Not thinking in a scarcity mindset is very valuable and it’s something that probably is one of the biggest indicators of success is are they able to shift from there’s only so much of this to there’s so much of this that I need to share it with the world and the world will give it back to me. The universe is there to share amongst each other and build something bigger than ourselves.
Yeah, it is interesting that you say that like the mindset and the I’m selfishly doing this podcast is because I love learning from people and people. I had chat with a friend of mine recently and I said everything I do is to make my grandmother proud. She’s long since passed, but she always said I was a shoe repair man and then I was a landscaper and then I worked in retail and everything I did, she was proud of me because I was proud of it and I wanted to be the best at it, whatever it was. And my ethos has always been whatever I’m doing right now, whatever I’m learning. What if I needed to make a living and support my family doing this thing? That’s how much I want to learn about it. And like you said, I look now, I started this as like a tech podcast. I’m going to talk to my nerd friends because I know how to speak that language and I’m excited by it. But I wanted the story underneath it. And then now to speak with amazing folks like yourself and people who are CPA. I’ve had folks who are sex and relationship therapist way outside of the vein of this text.
But in the end, to hear people react to those stories and say that I would have never known that I needed to listen to this person, but they’re fantastic now that I’ve heard it. Like I said, that’s Freedom Street as a mindset in showing people the opportunity ahead and mapping the path with them. It’s important. Partner. We mention that word before and you talked about the strength of that word. Partnership has been early on for you, obviously in your advisory team. Partnership is incredibly important because it is a journey you map together, not you don’t create a journey and then you hand it, here’s your playbook, do these things and you’ll get there.
Let’s talk about what does partnership mean to you?
I think a lot of what we mentioned when we said the relationship really correlates to partnership, because partnership is sometimes a closer relationship. It’s even more dynamic. And I have partners in the business that we work with. I have partners every day. We also everyday in our affiliate businesses and our other components. And it’s really interesting because when you mentioned the word freedom street, when I wrote this book and I came up with some of the pathways to kind of having a better partnership, not just with the people in your life, but with yourself. That’s something that doesn’t often get explored. We often look at how we’re doing in the world to other people. We spend very little time internal. And the average age of a financial advisor in my industry is 62 years old. Successful financial advisor. I mean, not someone who just came into the industry and is successful because they’re not fired, but somebody that genuinely is making a pretty good living in this industry. The average age is 60 something years old, and it fluctuates 58, 64 depending on what article you read. But let’s just use 62. Here’s what I found.
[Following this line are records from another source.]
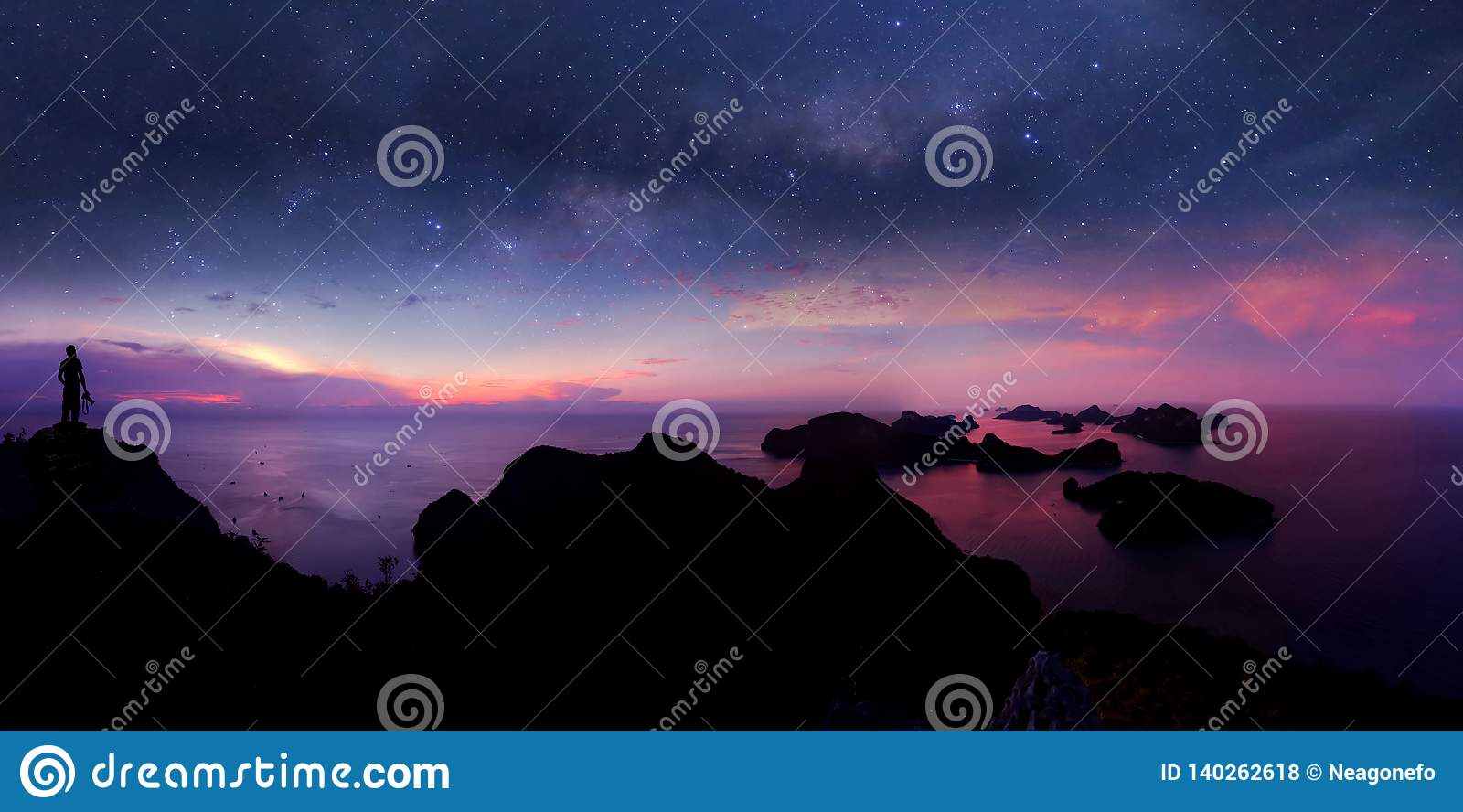 Man standing on the mountain with panorama view and million stars galaxy
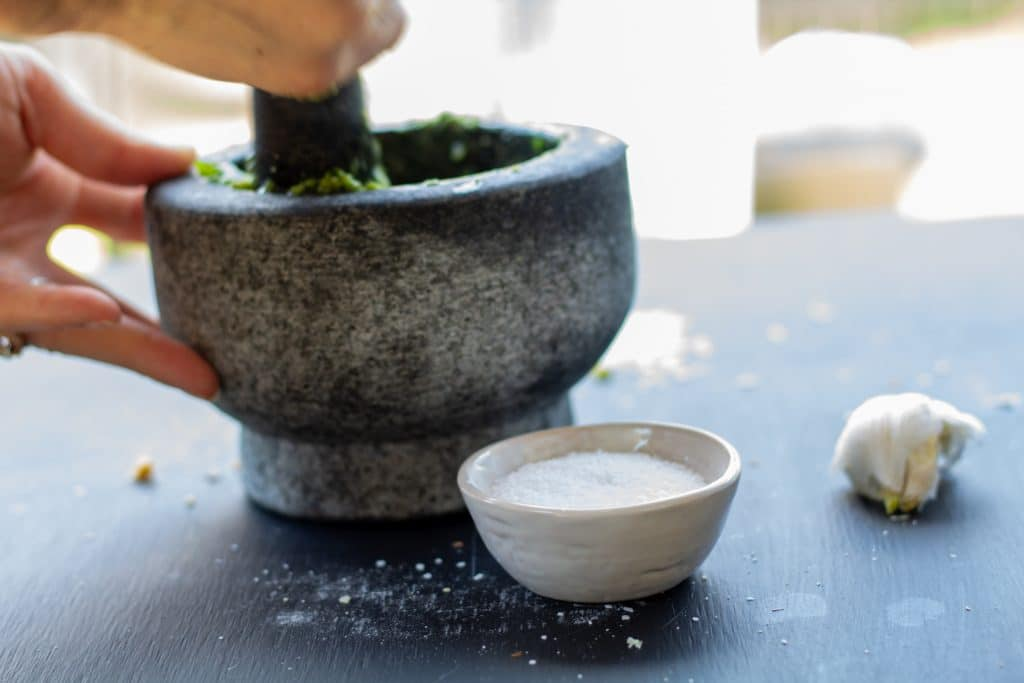 hands mixing with a mortar and pestle on a black background and a bowl of salt on the side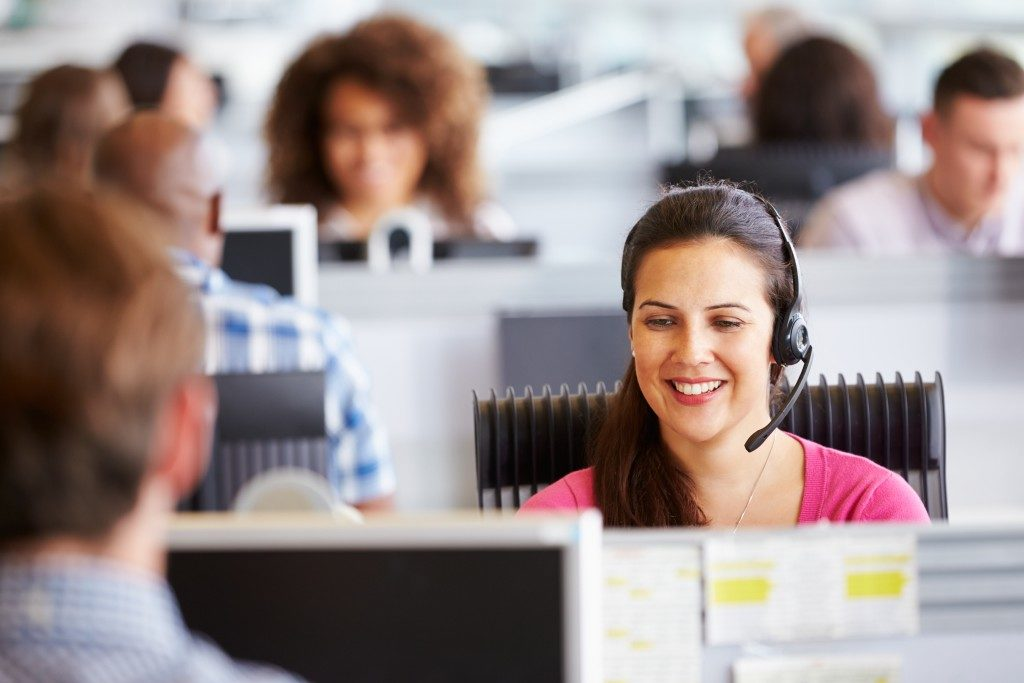 Woman working with headset on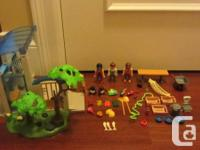 This Playmobil Animal Care Center includes: - 3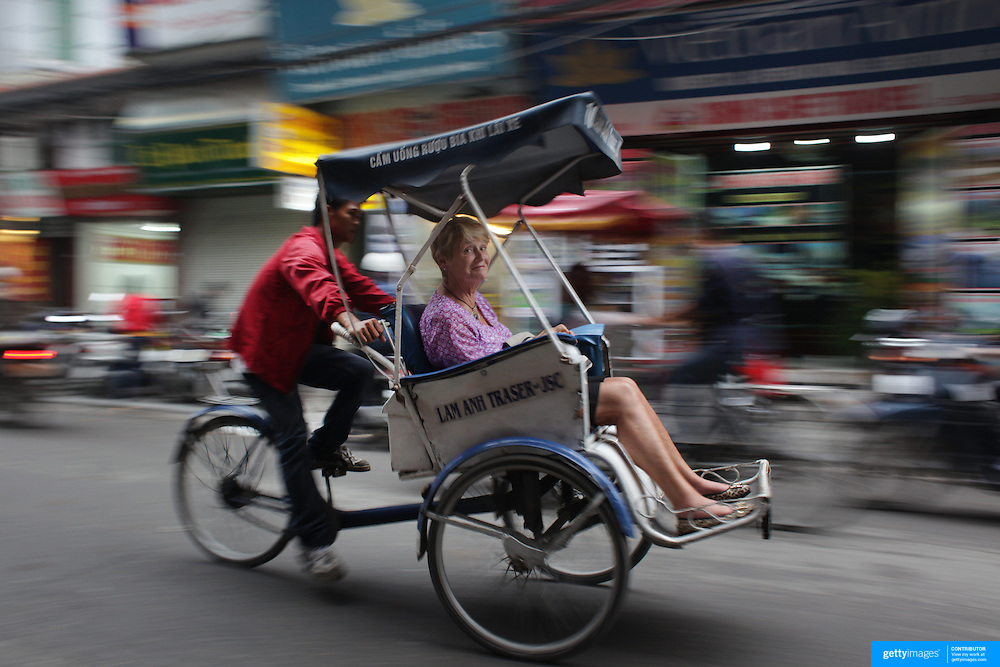 A tourist rides in a Bicycle Rickshaw or 'Cyclo' in the old quarter of Hanoi, Vietnam. Hanoi is the capital of Vietnam and the country's second largest city. Hanoi, Vietnam. 17th March 2012. Photo Tim Clayton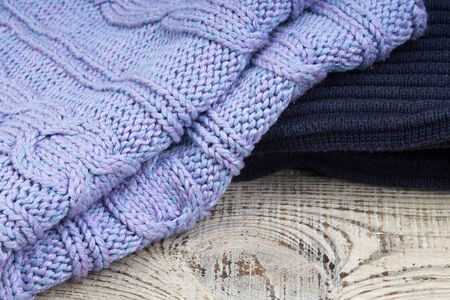 Knitted wool sweaters. Pile of knitted winter clothes on wooden background, sweaters, knitwear, space for text.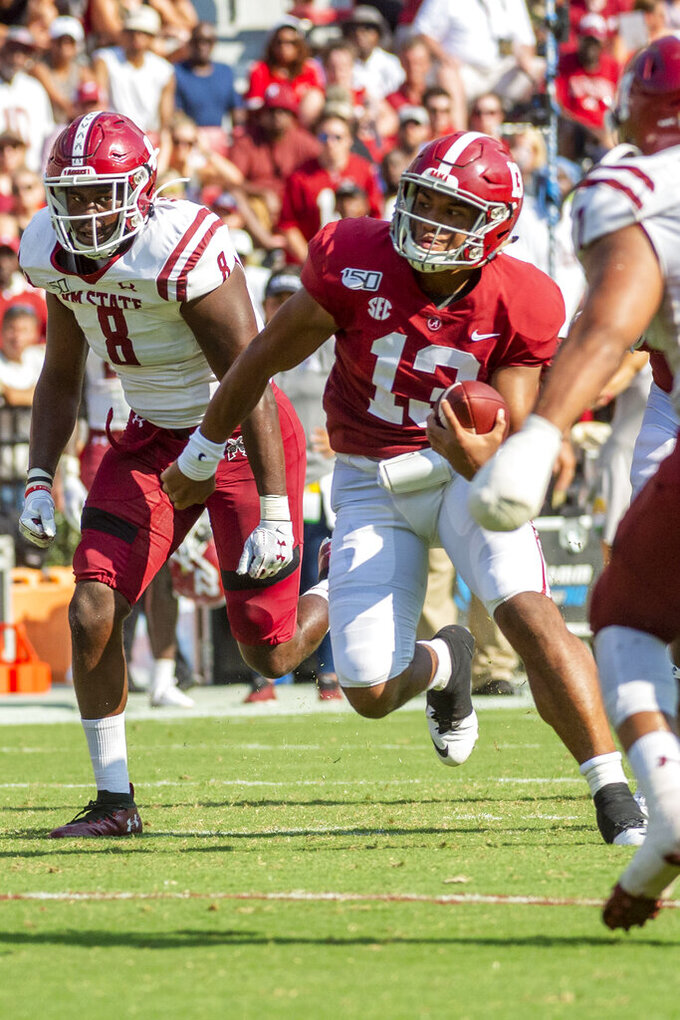 Alabama quarterback Tua Tagovailoa (13) takes off for a running touchdown during the first half of an NCAA college football game against New Mexico State, Saturday, Sept. 7, 2019, in Tuscaloosa, Ala. (AP Photo/Vasha Hunt)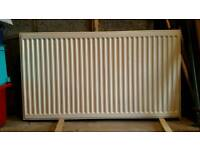 CENTRAL HEATING RADIATOR (double sided) c/w THERMOSTATIC VALVE. L = 110cm, H = 60cm, D = 10cm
So many advisers had helped everybody else with their continuity plans. How were they going to step out of the industry? How are they going to sell their business? How are they – they hadn’t done it for themselves. Almost 70 plus percent of independent advisers had never had a continuity plan or a succession plan. And so one of the reasons I put this book out there that triggered us to put it out there was a partnership with the community of which I work in. And financial advisors are somebody that are just like attorneys and doctors and all the other professions, tech professionals, they build this baby of a business, but they never think about what happens when it’s time to move on. The tech world does a really good job of this. I mean, maybe they do it too early. Sometimes they go in and they basically build it, sell it, build it, sell it, build it, sell it. And in our world, it’s the opposite. And what I found was the reason the sub line is to create a rich life, live my legacy, and own the future was three things.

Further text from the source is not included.